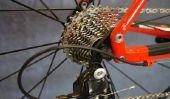 Changer Frein à tambour sur le vélo - il en va
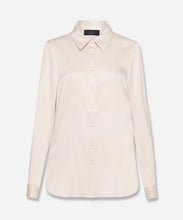 Load image into Gallery viewer, Luxe Silk Classic Shirt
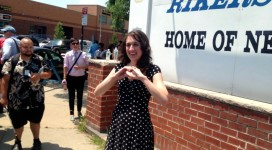 Cecily McMillan outside Rikers Island today. Photo via Twitter @AshAgony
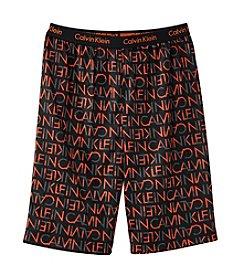 Calvin Klein Boys' Logo Sleep Shorts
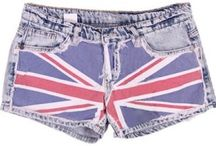 Clothes - Shorts / women's shorts. Long, short and fun for summer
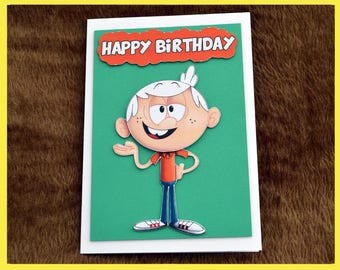 Lincoln Loud from the Loud House 3D Birthday Card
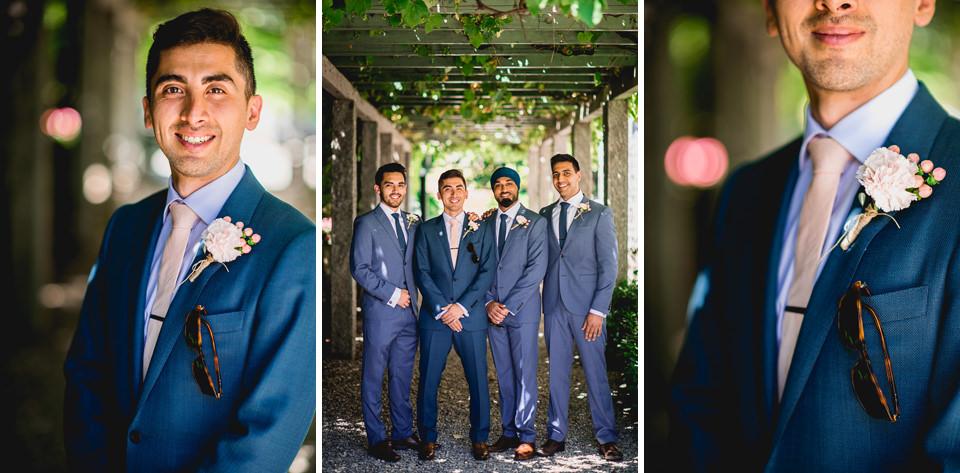 038-lake-como-wedding-photography-italy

::::::::::

=== Exercise aim ===
Your copy should hold only the lines running from the one that contains "Lincoln Loud from" through the final line of the data; transcribe them exactly, both ends included, and leave pictures out.

=== Answer space ===
 Lincoln Loud from the Loud House 3D Birthday Card
 038-lake-como-wedding-photography-italy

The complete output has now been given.